◆ **Task details**
Please select every line in the listing below that contains the word "separates", matching its case, and copy each of those lines.

Records from a collection:
^^^^^^^^^^^^^^^^
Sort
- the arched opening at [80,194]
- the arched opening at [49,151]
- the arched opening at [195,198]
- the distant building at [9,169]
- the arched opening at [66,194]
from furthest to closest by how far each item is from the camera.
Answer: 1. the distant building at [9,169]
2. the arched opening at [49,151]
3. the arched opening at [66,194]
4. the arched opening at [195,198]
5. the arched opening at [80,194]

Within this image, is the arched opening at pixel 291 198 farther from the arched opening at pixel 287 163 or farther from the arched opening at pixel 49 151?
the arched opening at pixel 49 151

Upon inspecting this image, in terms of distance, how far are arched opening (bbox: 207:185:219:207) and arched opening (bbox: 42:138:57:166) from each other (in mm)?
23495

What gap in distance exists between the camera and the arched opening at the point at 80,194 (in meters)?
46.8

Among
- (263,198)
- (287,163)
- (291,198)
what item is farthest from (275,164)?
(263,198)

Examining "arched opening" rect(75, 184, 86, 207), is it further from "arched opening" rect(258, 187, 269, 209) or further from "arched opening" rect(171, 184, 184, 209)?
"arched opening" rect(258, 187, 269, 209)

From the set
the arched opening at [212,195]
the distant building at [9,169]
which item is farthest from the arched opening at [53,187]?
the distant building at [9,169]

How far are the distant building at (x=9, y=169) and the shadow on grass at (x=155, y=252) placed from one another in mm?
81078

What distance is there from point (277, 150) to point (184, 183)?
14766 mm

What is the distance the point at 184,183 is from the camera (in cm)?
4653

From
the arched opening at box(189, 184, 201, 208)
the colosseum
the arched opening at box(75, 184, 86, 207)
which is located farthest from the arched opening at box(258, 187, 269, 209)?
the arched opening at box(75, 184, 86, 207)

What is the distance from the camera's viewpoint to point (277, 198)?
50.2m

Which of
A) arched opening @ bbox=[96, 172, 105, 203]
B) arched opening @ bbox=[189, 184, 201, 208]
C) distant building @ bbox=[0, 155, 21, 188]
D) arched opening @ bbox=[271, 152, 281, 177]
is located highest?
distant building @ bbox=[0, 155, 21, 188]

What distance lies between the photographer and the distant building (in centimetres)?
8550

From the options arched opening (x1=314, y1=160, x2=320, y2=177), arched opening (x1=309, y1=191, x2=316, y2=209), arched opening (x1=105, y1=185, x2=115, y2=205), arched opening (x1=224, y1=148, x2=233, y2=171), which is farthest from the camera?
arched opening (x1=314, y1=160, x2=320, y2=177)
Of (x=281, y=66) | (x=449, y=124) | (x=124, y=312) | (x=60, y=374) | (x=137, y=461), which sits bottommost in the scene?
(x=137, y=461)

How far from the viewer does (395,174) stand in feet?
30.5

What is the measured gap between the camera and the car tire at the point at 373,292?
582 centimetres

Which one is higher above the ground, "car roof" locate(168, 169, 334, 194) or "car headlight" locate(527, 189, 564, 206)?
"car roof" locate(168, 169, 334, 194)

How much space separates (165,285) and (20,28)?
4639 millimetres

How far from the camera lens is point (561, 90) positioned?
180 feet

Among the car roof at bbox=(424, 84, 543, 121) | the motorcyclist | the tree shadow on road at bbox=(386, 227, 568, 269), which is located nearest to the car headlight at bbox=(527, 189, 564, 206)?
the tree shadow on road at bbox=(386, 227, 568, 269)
^^^^^^^^^^^^^^^^
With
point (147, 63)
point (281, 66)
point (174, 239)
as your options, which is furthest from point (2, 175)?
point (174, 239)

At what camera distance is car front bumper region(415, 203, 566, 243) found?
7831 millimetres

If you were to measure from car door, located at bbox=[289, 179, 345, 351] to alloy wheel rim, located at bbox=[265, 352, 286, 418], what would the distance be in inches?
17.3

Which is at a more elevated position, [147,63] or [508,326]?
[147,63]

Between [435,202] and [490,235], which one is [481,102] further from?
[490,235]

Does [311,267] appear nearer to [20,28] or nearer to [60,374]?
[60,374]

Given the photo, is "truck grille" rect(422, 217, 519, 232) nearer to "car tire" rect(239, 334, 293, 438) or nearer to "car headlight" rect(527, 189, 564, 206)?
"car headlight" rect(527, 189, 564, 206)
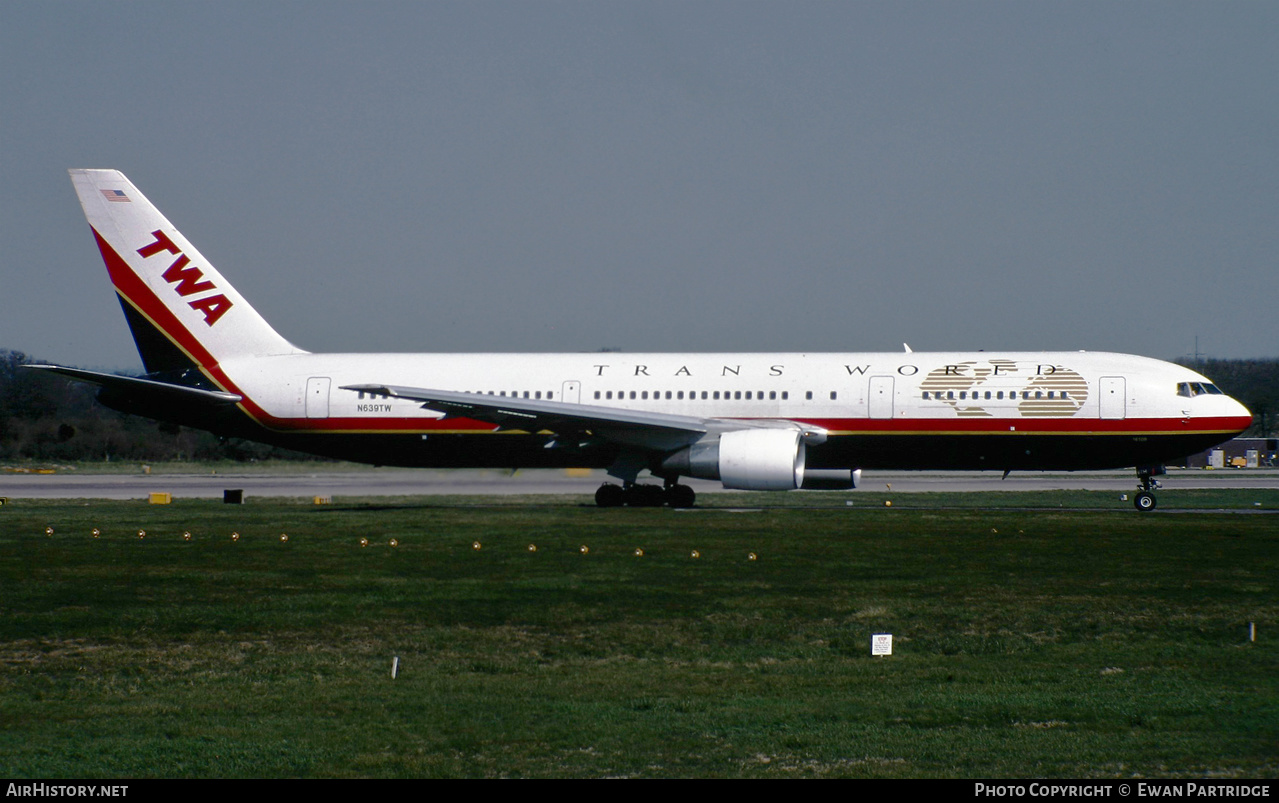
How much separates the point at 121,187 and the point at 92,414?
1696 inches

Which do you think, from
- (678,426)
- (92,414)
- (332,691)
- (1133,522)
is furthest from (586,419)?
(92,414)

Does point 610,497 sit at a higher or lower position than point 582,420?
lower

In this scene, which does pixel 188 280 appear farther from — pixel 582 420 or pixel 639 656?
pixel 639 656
^^^^^^^^^^^^^^^^
◆ **Written solution**
How much space separates (165,285) and (20,28)?
How much separates the point at 121,187 and the point at 92,414?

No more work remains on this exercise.